GIVEN TASK 1: Summarize the piece on Trump and animal trophies in two sentences.
GIVEN TASK 2: Repeat the piece on Trump and animal trophies, everything from "So many ideas" down to "Trump might think!".

SELECTED TEXT:
▼

A trophy Axis Buck
by Mary Foran
As President Trump warns trading partners about his decision to apply tariffs on steel and aluminum, he also promotes a ban on bump stocks which turn rifles into machine guns that can then be used for mass shootings in schools and public places such as in Parkland, Florida and Las Vegas concert venues. He has promised to devote public funds for infrastructure renovation and military upgrading, as well as making Mexico pay for the construction of a border wall, in an ironic twist of Mexican politicians “arms”. . . And in the latest breakthrough, Kim Jong Un, North Korea’s darndest dictator, has invited Trump to meet to discuss the denuclearization of the Korean Peninsula, a meeting which President Trump has tentatively set for May.
So many ideas everyone can get on board with, and do, but then, in a blip of a NOTICIA, Trump kowtows to the gun lobby in Washington and egotistical hunters, and lifts a ban on the importation of animal trophies to the U.S., a move which upset more people than Donald Trump might think!
Experts have been working towards saving our planet’s endangered species for quite some time now, and not without some success in the endeavor. Public awareness of the problem is much of the battle, so this generation should harken back to shows like “Mutual of Omaha’s Wild Kingdom” to understand why environmentalists are worried about Trump’s insensitivity to the entire subject.

▲

GIVEN INFORMATION:
▼

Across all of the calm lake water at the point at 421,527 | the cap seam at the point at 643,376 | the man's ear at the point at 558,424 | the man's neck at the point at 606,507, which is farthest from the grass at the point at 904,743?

▲

FINAL ANSWER 1: The piece lists several of President Trump's moves, including tariffs on steel and aluminum, support for a ban on bump stocks, and a tentatively set May meeting with Kim Jong Un on denuclearizing the Korean Peninsula. It then objects that he lifted a ban on importing animal trophies to the U.S., a move it says upset many people and worries environmentalists working to save endangered species.

FINAL ANSWER 2:
So many ideas everyone can get on board with, and do, but then, in a blip of a NOTICIA, Trump kowtows to the gun lobby in Washington and egotistical hunters, and lifts a ban on the importation of animal trophies to the U.S., a move which upset more people than Donald Trump might think!